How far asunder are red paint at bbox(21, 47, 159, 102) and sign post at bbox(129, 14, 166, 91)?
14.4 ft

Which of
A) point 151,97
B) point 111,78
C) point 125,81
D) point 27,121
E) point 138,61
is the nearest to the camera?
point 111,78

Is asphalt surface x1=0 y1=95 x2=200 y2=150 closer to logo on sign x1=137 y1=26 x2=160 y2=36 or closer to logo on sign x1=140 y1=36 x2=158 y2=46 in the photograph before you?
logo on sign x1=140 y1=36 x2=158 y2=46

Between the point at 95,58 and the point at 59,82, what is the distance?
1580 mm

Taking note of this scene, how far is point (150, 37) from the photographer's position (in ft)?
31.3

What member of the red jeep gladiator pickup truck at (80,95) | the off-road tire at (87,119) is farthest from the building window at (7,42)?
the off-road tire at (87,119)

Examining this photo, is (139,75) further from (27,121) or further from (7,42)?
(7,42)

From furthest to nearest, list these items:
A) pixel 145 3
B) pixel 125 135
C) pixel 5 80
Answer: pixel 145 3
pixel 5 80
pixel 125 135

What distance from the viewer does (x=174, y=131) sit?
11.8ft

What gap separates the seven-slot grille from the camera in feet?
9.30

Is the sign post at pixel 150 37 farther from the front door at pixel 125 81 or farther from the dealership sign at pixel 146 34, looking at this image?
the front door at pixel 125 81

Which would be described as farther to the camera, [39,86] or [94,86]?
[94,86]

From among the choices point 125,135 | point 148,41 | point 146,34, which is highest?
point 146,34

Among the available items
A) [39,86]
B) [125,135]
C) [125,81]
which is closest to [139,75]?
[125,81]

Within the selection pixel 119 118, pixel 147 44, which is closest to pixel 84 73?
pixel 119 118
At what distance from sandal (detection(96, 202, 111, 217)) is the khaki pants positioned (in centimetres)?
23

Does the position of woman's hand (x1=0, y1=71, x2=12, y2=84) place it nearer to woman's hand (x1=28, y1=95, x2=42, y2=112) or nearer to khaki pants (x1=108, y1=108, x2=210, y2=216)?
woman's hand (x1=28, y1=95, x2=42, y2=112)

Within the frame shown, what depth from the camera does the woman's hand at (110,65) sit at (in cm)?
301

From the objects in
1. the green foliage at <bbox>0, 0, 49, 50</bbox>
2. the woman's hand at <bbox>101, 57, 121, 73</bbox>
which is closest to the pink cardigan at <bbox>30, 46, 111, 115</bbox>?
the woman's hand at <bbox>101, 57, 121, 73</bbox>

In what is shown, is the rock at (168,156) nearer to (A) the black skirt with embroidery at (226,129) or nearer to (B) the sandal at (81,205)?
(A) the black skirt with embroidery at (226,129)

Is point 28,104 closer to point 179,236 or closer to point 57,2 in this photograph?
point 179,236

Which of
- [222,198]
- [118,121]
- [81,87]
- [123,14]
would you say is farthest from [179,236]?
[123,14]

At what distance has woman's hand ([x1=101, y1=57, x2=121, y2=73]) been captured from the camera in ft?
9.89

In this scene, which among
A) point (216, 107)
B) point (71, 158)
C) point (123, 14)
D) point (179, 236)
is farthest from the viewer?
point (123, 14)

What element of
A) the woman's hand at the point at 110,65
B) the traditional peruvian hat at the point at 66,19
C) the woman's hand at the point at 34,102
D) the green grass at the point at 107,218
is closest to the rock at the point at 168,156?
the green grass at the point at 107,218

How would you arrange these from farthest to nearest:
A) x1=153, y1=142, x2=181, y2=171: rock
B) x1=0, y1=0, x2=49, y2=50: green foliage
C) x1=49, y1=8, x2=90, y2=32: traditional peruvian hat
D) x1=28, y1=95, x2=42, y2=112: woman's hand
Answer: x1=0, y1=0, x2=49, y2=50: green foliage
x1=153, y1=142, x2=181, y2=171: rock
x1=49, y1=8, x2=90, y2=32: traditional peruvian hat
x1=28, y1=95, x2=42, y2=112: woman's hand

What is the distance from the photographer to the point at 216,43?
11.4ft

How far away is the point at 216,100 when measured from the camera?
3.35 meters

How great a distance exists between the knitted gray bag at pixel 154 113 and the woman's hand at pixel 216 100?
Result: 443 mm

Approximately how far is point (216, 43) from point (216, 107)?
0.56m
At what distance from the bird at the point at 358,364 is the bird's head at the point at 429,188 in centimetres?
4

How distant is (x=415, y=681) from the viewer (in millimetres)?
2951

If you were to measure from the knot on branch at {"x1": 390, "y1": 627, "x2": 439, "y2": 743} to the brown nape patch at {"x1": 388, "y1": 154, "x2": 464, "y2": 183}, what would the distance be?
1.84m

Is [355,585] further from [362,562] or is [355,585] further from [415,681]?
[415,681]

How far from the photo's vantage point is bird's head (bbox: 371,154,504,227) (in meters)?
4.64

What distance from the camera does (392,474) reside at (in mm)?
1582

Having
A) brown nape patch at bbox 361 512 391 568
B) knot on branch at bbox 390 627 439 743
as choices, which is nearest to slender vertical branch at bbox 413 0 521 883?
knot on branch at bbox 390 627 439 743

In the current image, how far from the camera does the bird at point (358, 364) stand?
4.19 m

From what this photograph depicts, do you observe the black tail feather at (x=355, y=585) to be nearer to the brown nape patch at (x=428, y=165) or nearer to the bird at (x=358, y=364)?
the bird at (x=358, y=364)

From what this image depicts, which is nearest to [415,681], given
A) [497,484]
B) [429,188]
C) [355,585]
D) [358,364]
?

========================================================================

# [WRITTEN EXERCISE]
Quote the rows from the line containing "How would you" through the line containing "D) x1=28, y1=95, x2=42, y2=112: woman's hand", copying each line word for word.

# [THE REPLY]
How would you arrange these from farthest to nearest:
A) x1=153, y1=142, x2=181, y2=171: rock
B) x1=0, y1=0, x2=49, y2=50: green foliage
C) x1=49, y1=8, x2=90, y2=32: traditional peruvian hat
D) x1=28, y1=95, x2=42, y2=112: woman's hand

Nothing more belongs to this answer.